Bien-être et sécurité, une arme à double tranchant

Londres se veut la garante du bien-être de ses résidents. En plus de la gratuité des soins, la capitale investit massivement dans les nouvelles technologies médicales afin d’accélérer et d’améliorer les soins prodigués aux patients. La 5G a été introduite dans le processus de prise en charge des patients et les consultations vidéos par les médecins généralistes et spécialistes ont augmenté sensiblement. L’hôpital public «Guy’s hospital» à Londres fait partie des meilleurs établissements de soins du pays, et notamment en matière de robotique avancée.

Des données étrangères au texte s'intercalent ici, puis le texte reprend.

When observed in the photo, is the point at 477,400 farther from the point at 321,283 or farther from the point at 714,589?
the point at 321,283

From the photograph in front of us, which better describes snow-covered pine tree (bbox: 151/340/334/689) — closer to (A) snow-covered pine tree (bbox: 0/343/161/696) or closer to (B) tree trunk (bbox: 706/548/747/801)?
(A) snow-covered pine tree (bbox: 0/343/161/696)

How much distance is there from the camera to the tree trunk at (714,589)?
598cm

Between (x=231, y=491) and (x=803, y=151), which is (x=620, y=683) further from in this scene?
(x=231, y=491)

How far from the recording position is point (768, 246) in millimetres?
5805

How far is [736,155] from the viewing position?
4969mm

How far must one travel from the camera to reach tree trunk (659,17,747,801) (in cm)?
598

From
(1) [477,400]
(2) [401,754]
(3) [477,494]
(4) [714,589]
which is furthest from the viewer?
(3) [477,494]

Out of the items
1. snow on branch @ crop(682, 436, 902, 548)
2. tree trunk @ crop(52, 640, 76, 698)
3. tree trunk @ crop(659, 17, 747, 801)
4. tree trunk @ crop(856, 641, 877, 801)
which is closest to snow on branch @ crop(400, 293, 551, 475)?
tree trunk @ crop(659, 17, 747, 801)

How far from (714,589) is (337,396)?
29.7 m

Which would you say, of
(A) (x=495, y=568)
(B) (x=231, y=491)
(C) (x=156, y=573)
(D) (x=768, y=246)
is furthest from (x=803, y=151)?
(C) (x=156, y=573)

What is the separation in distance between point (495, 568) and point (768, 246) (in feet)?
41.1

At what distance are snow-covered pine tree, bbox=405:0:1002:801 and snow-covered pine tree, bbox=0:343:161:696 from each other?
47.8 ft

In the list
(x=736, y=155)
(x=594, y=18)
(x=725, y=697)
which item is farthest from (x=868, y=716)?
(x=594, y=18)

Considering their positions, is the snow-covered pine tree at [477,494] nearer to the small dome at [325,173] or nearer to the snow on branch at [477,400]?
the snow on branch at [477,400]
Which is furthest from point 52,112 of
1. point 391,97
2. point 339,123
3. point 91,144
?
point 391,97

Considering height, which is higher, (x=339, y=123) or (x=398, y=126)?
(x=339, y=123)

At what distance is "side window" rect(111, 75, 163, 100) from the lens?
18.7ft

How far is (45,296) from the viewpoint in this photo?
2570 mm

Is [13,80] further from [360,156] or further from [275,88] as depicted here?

La sécurité des résidents n’est pas en reste. En effet, la municipalité a recours à un système de reconnaissance faciale pour réduire la délinquance et les actes de malveillance, et ainsi rendre la capitale plus sûre et plus attractive pour les visiteurs. Cependant, cette digitalisation à outrance peut être une arme à double tranchant pour le citoyen lui-même. Des questions légitimes se posent sur le respect de la vie privée et la protection des données personnelles. La digitalisation à outrance facilite la vie et les relations entre les institutions et les citoyens, mais elle exclut forcément ceux qui ne maîtrisent pas le maniement de ces nouvelles technologies. À ce propos, la municipalité de Londres promet de redoubler d’efforts concernant la formation et l’inclusion de tous les résidents dans le processus. Londres est en train de se transformer en une véritable «smart city» grâce à l’utilisation de la technologie pour faire face à des problèmes de mobilité, de sécurité, de pollution, mais également pour rendre la vie de ses résidents plus agréable. Elle ne doit néanmoins pas négliger le fait que la collecte et l’utilisation des données doivent être gérées de manière responsable et transparente, en protégeant la vie privée des individus.